Quattro giorni dopo, il 21 febbraio, a Scandiano si registrò un’altra rapina. Molto simile per tecnica e modalità. Al Pizza Point erano al lavoro la proprietaria e una dipendente. Qust’ultima si trovò di fronte a un giovane con il volto parzialmente coperto e con in pugno una pistola. Come giá era accaduto al bar Dolce Vita, l’uomo si fece consegnare i soldi della cassa: circa 700 euro. Quindi scappò via, senza lasciare traccia.
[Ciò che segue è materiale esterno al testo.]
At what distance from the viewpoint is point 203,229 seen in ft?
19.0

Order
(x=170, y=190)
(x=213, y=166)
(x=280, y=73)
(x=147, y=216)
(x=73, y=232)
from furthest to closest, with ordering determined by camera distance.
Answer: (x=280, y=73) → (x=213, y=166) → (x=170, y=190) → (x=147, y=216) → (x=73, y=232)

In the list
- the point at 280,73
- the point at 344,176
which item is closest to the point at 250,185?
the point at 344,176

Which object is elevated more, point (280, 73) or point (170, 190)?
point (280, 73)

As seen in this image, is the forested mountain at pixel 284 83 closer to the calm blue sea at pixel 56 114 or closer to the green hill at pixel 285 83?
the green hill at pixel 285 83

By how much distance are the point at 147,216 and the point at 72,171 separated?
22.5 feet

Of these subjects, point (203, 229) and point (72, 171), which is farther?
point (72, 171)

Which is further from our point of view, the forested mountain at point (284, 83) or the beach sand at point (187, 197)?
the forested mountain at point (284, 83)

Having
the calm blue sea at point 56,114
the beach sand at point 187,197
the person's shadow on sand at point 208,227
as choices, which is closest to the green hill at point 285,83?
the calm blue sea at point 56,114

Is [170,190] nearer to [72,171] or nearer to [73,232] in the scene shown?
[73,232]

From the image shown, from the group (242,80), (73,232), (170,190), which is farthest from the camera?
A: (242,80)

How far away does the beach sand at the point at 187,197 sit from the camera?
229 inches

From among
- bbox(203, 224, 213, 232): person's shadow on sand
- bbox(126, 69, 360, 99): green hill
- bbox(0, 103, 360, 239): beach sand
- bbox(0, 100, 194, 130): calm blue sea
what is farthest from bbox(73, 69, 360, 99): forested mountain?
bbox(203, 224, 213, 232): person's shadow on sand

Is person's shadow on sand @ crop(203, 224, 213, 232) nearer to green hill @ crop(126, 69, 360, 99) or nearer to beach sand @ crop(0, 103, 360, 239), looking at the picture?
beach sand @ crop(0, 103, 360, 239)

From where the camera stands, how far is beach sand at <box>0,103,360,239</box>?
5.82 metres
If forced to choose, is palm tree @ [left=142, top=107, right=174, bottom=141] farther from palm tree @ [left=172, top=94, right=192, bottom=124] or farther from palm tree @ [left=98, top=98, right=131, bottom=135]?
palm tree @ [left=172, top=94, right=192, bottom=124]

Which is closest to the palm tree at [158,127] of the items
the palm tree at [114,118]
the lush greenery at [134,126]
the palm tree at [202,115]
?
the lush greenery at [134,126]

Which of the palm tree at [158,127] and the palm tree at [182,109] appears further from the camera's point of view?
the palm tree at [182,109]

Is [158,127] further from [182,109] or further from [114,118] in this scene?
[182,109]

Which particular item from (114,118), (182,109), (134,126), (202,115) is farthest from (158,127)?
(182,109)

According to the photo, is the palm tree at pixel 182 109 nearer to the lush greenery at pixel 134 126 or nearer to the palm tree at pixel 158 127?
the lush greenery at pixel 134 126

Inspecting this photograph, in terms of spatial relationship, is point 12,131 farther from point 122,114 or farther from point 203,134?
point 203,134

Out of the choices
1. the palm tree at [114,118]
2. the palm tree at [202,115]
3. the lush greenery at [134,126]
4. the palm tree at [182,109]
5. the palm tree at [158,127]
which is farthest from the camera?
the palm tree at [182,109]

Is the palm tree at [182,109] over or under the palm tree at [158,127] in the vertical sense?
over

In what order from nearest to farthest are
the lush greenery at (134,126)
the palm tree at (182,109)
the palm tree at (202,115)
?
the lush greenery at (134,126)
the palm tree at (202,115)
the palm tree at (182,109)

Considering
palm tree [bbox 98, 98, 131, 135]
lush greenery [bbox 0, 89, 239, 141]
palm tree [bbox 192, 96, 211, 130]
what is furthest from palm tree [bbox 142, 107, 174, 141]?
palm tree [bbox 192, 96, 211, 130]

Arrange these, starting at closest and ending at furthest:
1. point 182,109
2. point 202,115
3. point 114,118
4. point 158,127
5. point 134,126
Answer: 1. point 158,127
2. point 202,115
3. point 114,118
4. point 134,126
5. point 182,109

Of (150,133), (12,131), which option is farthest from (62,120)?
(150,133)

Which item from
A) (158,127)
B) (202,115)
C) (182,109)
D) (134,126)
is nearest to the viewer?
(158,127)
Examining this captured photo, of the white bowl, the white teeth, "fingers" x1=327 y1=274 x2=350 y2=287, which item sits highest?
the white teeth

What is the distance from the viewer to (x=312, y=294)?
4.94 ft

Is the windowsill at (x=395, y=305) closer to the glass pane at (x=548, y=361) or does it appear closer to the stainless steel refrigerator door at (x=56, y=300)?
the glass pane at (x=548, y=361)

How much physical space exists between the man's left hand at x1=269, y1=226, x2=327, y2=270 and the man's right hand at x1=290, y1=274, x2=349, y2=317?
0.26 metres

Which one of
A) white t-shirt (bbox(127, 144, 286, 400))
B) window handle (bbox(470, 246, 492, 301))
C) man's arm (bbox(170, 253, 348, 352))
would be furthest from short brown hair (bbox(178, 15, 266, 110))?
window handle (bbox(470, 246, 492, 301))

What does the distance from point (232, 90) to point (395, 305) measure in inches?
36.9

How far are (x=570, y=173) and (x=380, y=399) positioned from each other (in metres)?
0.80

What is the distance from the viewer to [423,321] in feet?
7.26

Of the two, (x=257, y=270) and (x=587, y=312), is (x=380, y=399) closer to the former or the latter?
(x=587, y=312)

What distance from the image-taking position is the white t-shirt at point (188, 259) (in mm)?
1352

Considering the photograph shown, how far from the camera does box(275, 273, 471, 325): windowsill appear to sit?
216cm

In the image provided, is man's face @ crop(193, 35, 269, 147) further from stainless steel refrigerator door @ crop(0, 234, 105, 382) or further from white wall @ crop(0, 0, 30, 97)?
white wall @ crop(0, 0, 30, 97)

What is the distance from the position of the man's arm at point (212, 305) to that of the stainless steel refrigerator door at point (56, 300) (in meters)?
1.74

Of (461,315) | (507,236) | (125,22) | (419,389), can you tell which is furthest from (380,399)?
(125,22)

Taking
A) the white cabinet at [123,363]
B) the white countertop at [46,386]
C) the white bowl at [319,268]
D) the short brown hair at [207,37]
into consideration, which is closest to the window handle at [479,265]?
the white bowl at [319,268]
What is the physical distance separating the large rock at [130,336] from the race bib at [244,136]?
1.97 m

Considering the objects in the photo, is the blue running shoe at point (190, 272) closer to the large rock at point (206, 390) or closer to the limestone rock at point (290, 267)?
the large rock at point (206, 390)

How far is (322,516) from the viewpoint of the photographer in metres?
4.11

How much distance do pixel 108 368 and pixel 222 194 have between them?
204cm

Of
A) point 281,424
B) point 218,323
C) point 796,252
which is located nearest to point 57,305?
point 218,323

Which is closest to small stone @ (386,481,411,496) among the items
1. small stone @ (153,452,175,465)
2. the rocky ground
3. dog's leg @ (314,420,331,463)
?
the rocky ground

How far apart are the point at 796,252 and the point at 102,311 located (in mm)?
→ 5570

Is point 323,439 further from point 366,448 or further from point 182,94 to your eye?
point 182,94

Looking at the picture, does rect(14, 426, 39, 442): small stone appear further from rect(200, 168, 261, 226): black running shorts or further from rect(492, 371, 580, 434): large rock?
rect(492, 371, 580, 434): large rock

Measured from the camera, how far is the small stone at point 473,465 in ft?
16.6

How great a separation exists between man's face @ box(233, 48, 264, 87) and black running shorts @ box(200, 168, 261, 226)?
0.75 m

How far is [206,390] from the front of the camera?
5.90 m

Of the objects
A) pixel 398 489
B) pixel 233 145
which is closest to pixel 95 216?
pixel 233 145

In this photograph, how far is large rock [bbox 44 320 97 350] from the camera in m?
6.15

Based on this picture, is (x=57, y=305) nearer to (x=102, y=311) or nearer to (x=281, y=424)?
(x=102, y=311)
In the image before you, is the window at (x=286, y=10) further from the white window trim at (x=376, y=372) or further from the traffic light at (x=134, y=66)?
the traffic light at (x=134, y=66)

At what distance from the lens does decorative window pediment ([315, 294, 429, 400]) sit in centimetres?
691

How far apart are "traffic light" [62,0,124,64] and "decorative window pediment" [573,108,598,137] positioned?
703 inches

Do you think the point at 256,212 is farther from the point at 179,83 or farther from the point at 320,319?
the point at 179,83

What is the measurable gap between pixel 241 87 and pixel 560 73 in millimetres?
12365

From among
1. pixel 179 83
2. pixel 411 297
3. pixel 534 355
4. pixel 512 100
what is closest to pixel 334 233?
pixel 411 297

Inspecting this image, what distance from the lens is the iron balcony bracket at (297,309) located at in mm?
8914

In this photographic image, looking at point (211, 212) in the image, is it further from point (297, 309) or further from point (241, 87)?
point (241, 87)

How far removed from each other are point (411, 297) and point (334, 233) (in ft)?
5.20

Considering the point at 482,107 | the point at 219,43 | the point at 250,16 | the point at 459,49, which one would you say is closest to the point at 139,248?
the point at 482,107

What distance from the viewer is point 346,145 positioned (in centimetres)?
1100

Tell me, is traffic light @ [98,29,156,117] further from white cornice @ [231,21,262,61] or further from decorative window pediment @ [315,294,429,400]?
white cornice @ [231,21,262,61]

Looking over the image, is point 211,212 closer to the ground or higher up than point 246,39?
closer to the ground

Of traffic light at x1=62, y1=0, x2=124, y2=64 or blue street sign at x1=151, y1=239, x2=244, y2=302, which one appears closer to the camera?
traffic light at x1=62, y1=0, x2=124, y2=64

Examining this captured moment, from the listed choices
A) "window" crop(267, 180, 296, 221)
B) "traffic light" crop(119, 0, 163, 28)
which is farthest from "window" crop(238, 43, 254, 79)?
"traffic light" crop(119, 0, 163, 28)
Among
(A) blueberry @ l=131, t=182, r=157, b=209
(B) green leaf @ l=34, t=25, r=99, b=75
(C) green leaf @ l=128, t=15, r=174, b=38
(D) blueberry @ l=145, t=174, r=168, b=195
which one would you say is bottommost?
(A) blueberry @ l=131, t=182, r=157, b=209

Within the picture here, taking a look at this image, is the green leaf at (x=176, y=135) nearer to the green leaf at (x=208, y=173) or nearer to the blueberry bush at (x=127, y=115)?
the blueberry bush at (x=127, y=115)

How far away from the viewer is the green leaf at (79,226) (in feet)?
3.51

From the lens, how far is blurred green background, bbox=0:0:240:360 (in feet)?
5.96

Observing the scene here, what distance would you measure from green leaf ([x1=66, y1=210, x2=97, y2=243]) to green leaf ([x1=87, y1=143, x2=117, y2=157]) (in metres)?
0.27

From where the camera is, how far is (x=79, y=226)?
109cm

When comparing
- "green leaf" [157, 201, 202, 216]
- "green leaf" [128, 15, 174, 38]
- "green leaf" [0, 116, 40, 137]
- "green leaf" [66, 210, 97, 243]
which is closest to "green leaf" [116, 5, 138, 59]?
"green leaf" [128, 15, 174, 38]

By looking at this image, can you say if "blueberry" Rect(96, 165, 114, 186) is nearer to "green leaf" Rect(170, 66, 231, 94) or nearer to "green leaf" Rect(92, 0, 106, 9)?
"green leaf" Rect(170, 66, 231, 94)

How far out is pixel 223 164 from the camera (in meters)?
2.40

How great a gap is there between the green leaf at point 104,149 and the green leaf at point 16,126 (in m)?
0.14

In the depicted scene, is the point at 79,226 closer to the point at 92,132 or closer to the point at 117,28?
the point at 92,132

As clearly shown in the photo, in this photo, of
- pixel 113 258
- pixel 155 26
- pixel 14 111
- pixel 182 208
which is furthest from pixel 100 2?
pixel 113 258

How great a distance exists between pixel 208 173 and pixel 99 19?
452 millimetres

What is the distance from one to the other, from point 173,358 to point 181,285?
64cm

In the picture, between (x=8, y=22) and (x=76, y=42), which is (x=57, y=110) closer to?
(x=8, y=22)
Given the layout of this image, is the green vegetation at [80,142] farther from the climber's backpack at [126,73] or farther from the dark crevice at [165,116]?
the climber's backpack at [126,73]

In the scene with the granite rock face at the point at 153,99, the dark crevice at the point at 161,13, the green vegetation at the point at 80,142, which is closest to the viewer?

I carabinieri non ci misero molto a comprendere che le due rapine erano state messe a segno dalla stessa persona. Nei mesi a seguire si rivelò molto utile alle indagini la descrizione fisica del bandito fornita dalle vittime: tante le corrispondenze tra gli autori delle due rapine rilevate nei due racconti. Gli investigatori sono quindi arrivati al nome del tunisino. Il sostituto procuratore Isabella Chiesi, d’accordo con i risultati delle indagini dei militari di Scandiano, chiese un provvedimento di custodia in carcere per il giovane. Provvedimento che il gip Angela Baraldi emise. Ottenuto il provvedimento restrittivo di natura cautelare emesso dal GIP del Tribunale, venne eseguito dai carabinieri. Nell’aprile del 2011, per quei fatti, il rapinatore seriale ottenne i domiciliari che però ieri ha violato. Sorpreso a passeggio dai carabinieri di Castellarano, è stato subito fermato.
Nonostante il freddo intendeva prendere una boccata d’aria: così si è giustificato il giovane che quindi è stato condotto in caserma dove, alla luce della flagranza del reato di evasione, è stato arrestato.